Analyzing Employee Arrival Patterns and Delays Using Geospatial Data

Analyzing Employee Arrival Patterns and Delays Using Geospatial Data

Introduction

In this analysis, we explore employee work arrival patterns using geospatial data to understand delays and their relationship with distance from the workplace. The dataset includes employee IDs, arrival times, expected arrival times, and geographic locations.

Key Findings

1. Data Preparation and Merging

We started by merging two datasets:

  • Work arrival times (including employee ID, date, actual/expected arrival times)
  • Employee locations (employee ID and geographic coordinates)
import geopandas as gpd
import pandas as pd

# Load and merge datasets
work_arrival_times = pd.read_csv('work_arrival_times.csv')
locations = pd.read_csv('locations.csv')
employees = pd.merge(work_arrival_times, locations, on='employee_id')

2. Calculating Delays

We converted time columns to datetime format and calculated delay in minutes:

employees['work_arrival_datetime'] = pd.to_datetime(employees['date'] + ' ' + employees['work_arrival_time'].astype(str))
employees['expected_arrival_datetime'] = pd.to_datetime(employees['date'] + ' ' + employees['expected_arrival'].astype(str))
employees['delay_minutes'] = (employees['work_arrival_datetime'] - employees['expected_arrival_datetime']).dt.total_seconds() / 60

3. Geospatial Analysis

We converted location data to geometric points and calculated distances from the workplace:

from shapely.wkt import loads
employees['geometry'] = employees['location'].apply(loads)
employees_gdf = gpd.GeoDataFrame(employees, geometry='geometry')

# Calculate distance to work location
work_location = "POINT (51.439152 35.715128)"
work_point = loads(work_location)
employees_gdf['distance_to_work_meters'] = employees_gdf['geometry'].apply(lambda geom: geom.distance(work_point) * 111139

4. Key Statistics

  • Average delay: 51.96 minutes
  • Average distance: 15,695.38 meters

5. Visualizations

Delay Distribution

We created a histogram showing the distribution of employee delays:

Delay Distribution Histogram

The histogram reveals most delays cluster around 50-80 minutes, with some extreme cases over 100 minutes.

Geospatial Mapping

We visualized employee locations relative to the workplace using Folium:

import folium
from folium.plugins import MarkerCluster

# Create map centered on work location
m = folium.Map(location=[35.715128, 51.439152], zoom_start=12)

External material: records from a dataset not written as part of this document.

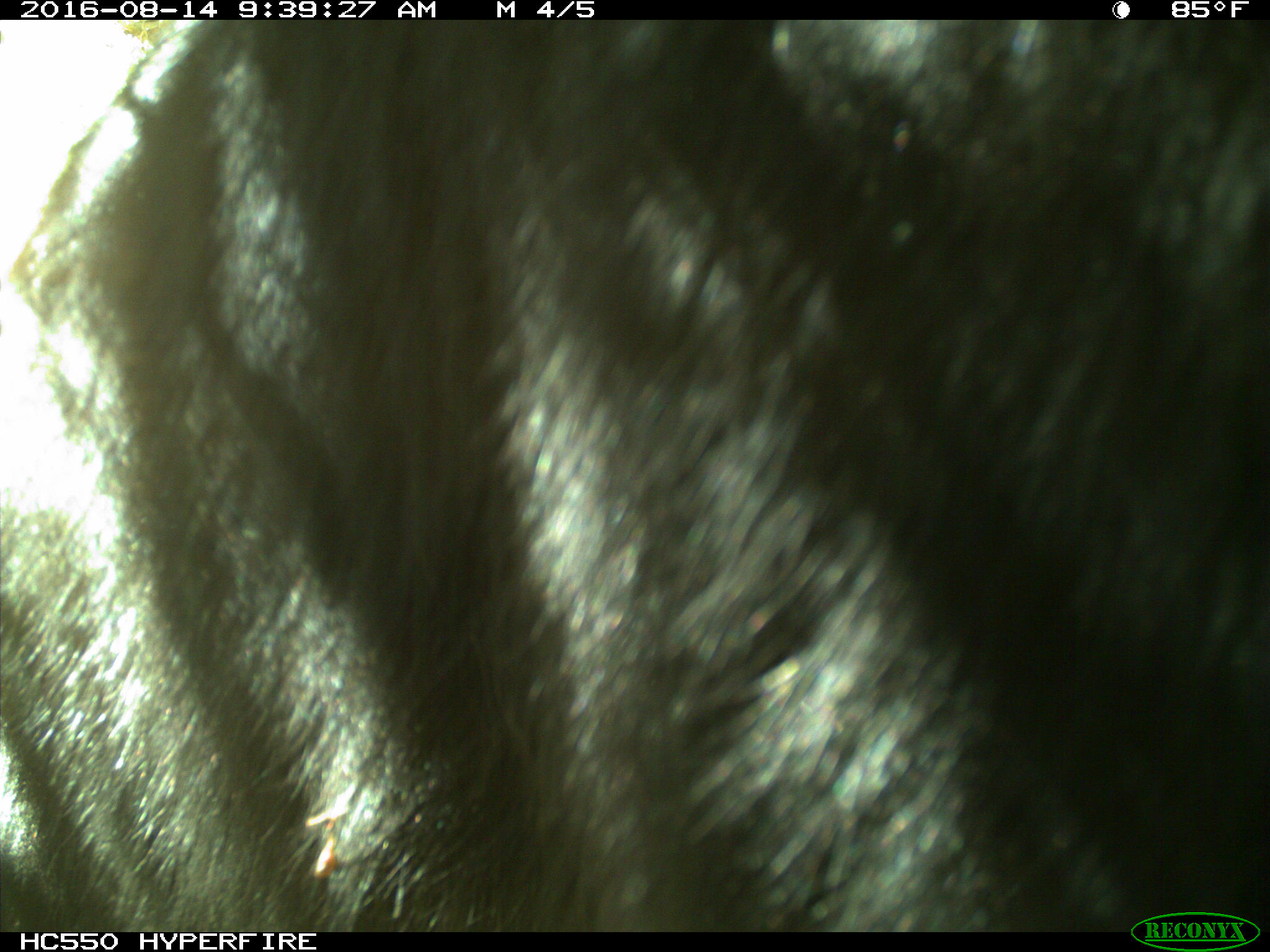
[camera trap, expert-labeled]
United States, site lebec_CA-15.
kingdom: Animalia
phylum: Chordata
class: Mammalia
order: Carnivora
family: Ursidae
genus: Ursus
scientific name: Ursus americanus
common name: american black bear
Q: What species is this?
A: Ursus americanus (american black bear).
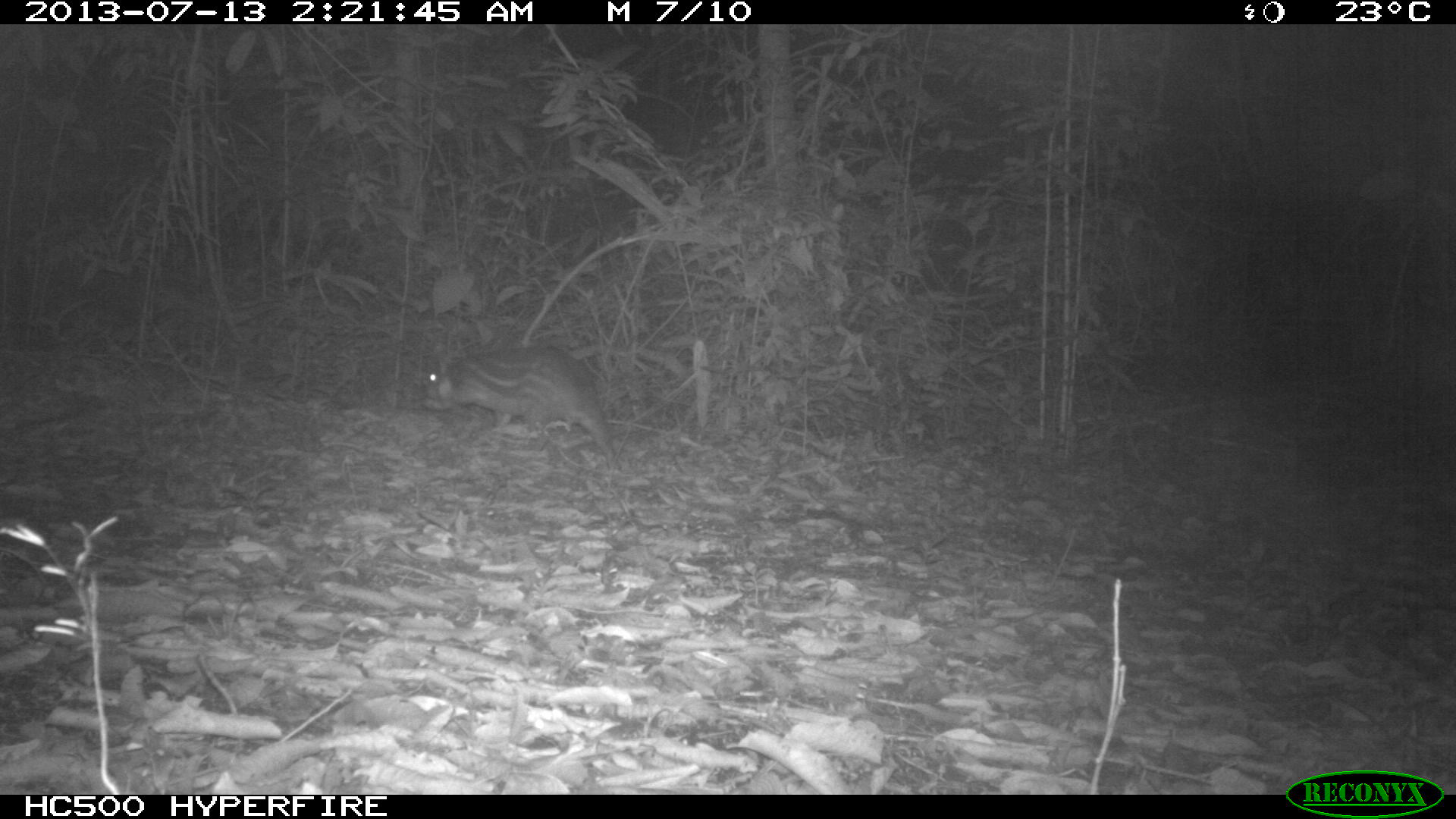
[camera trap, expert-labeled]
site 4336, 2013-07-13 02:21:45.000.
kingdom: Animalia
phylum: Chordata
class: Mammalia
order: Rodentia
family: Cuniculidae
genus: Cuniculus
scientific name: Cuniculus paca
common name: lowland paca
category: agouti paca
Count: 1.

# Add work location marker
folium.Marker(
    [35.715128, 51.439152],
    popup="Work Location",
    icon=folium.Icon(color="red", icon="info-sign")
).add_to(m)

# Add employee locations
for idx, row in employees_gdf.iterrows():
    folium.Marker(
        [row['geometry'].y, row['geometry'].x],
        popup=f"Employee ID: {row['employee_id']}",
        icon=folium.Icon(color="blue", icon="info-sign")
    ).add_to(m)

m

The map shows employee locations relative to the workplace, allowing us to visually assess if distance correlates with delays.

Insights and Recommendations

  1. Distance-Delay Relationship: The analysis shows employees travel an average of 15.7km to work. While we didn’t calculate correlation, visualizing this relationship could help determine if longer commutes lead to more delays.
  2. Delay Patterns: The consistent delays (mostly 50-80 minutes) suggest systemic issues rather than random occurrences. Possible factors include:
  • Traffic patterns at arrival times
  • Public transportation schedules
  • Workplace parking availability
  1. Recommendations:
  • Implement flexible start times for employees with longer commutes
  • Provide transportation subsidies or shuttle services
  • Analyze traffic patterns to suggest optimal routes
  • Consider remote work options for roles that permit it

Technical Notes

The analysis used:

  • Pandas for data manipulation
  • Geopandas for geospatial operations
  • Shapely for geometric calculations
  • Matplotlib for visualizations
  • Folium for interactive mapping

This approach demonstrates how combining temporal and geospatial data can provide valuable insights into workforce patterns and potential operational improvements.

Next Steps

Future analysis could:

  1. Calculate correlation between distance and delay times
  2. Incorporate traffic data for more precise commute time estimates
  3. Analyze delays by day of week to identify patterns
  4. Survey employees about their commute experiences

This type of analysis can help organizations make data-driven decisions about workplace policies and employee support systems.